At the outset of the civil war, the FSA operated throughout Syria, both in urban areas and in the countryside.  It also operated in the northwest (Idlib, Aleppo), the central region (Homs, Hama, Al-Rastan), the coast around Latakia, the south (Daraa and Houran), the east (Dayr al-Zawr, Abu Kamal), and the area surrounding Damascus , with their largest concentration of forces, nine battalions or more, in Homs, Hama and surrounding areas. By November 2014, a growing coalition of 58 US-backed groups, the Southern Front of the Free Syrian Army, was gaining territory south of Damascus in southern Syria. While the Southern Front of the Free Syrian Army increased its territorial control in both Daraa and Quneitra governorates in 2015, the FSA brigades in northern Syria supported the Army of Conquest-led offensive that took control of almost all of Idlib governorate, as well as aided the YPG in their approach from the east and west against ISIL-controlled Tell Abyad. The FSA is not only fighting Assad’s forces, they are also fighting ISIS.


Peshmerga (Kurdish)

The Peshmerga (he official security forces of Iraq's autonomous Kurdish region) are foot soldiers who are facing off with the ISIS extremists on a 600-mile long frontline in the Sinjar province. They have the best track record of defeating the militants, but they are massively out-gunned by ISIS. The Kurdish forces say they've clawed back 1,500 square miles of territory from ISIS since December, 2014 and they've done nearly all their fighting relying on small-caliber weapons.
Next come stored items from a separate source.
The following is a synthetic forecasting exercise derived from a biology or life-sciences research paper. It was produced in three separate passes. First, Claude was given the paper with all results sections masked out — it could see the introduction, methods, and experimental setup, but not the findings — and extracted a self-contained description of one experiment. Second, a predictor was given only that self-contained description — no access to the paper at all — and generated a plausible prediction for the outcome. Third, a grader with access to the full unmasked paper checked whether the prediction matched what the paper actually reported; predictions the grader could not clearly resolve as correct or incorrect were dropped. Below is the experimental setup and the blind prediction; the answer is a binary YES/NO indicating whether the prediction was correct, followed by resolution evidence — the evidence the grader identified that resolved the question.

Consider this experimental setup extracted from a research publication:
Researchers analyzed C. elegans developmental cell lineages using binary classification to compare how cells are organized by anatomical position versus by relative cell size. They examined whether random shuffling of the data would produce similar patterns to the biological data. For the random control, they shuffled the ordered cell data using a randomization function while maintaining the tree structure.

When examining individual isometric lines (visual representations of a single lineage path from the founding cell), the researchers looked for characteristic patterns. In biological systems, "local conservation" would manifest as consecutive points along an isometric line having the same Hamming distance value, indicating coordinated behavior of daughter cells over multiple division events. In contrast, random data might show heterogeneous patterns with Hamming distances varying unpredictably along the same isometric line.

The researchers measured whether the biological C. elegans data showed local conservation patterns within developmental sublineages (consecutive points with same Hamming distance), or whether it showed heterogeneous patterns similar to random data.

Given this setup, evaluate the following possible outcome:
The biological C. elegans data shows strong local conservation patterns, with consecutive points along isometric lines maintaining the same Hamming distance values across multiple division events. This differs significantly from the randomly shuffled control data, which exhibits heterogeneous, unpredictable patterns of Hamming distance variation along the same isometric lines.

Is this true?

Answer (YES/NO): NO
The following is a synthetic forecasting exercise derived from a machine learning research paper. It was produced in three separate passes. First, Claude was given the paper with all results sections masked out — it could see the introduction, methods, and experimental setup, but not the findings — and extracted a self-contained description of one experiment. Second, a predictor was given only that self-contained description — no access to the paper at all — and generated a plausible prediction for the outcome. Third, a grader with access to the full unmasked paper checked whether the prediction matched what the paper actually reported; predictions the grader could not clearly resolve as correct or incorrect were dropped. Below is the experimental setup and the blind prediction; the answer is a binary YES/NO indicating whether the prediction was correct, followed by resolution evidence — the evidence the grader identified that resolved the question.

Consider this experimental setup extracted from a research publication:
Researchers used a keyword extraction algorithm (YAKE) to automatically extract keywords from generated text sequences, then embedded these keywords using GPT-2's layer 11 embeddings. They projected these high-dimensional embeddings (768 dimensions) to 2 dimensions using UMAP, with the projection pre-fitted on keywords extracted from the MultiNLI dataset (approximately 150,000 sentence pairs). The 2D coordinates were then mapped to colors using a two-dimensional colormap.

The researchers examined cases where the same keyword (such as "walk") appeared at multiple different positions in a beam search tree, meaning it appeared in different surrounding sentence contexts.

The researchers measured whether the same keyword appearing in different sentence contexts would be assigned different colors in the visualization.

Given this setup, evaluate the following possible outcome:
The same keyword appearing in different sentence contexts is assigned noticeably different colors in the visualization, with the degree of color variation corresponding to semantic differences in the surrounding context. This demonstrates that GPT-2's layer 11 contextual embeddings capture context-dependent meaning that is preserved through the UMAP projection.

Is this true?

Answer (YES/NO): NO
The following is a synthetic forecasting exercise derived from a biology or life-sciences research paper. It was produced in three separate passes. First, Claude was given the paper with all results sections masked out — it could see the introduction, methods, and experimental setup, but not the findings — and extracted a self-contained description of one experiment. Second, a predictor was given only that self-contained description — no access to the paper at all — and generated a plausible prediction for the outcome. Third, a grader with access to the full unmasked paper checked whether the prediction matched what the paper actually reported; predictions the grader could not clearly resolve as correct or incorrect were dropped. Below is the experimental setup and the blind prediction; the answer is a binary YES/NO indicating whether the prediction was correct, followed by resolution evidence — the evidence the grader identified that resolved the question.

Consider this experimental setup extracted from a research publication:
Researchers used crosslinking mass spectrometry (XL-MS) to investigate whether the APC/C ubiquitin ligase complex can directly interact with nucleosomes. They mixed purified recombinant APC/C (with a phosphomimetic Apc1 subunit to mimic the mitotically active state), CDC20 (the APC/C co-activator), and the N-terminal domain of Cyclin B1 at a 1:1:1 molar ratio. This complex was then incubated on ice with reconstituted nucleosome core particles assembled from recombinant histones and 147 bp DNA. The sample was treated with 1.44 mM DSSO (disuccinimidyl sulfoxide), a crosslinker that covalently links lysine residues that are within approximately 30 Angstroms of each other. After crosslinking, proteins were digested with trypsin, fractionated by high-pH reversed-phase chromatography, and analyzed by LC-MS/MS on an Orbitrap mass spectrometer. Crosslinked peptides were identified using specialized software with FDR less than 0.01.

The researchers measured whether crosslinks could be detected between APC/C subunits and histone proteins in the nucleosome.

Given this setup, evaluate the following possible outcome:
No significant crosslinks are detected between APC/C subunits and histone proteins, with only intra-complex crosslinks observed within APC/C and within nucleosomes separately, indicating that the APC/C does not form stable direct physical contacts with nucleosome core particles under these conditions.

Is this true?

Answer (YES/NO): NO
The reason the U.S. has been reluctant to directly equip the Peshmerga is that the Kurdish people want independence. Helping them angers both the Iraqi Turkish governments, where in Turkey, there's a large Kurdish population. The Turks have been fighting with the Kurds for a lo g time.

In November 2014, Iraqi Kurdish Peshmerga forces arrived in the Syrian border town of Kobani to help Syrian Kurds battle the ISIS forces.  


The Hezbollah


Since the beginning of 2013, Hezbollah fighters from Lebanon have operated openly and in significant numbers in Syria alongside their Syrian and Iraqi counterparts. They have enabled the Assad regime to regain some control of rebel-held areas in central Syria and have improved the effectiveness of pro-regime forces. The impact of Hezbollah’s involvement in Syria has been felt on the battlefield where the regime now has the same momentum in many areas outside of Damascus.   The leader of Lebanon's Hezbollah said in 2015 that his group is engaged in an existential battle against ISIS across all of Syria.



ISIS (Islamic State of Iraq and Syria )


There is no Islamic State. The areas in which ISIS claims as their own, are where thousands of the world's losers have collected and put rags on their heads and who are helping the leaders of ISIS create an Islamic caliphate. At first, they fought the Iraqis in Iraq but later they moved their forces into Syria. As of March 2015, it had control over territory occupied by 10 million people in Iraq and Syria.


Kurdish forces seized a military base from ISIS fighters just 30 miles from the self-declared caliphate's capital city in Syria in November 2015.


In Conclusion 



I believe that with the help from the Americans, Russians and other countries, ISIS forces in Syria will be eradicated. What isn’t known is who is going to finally rule Syria? The Russians and the Iranians want Assad to remain as the president of Syria. Everyone else wants him out of Syria and facing charges as a war criminal.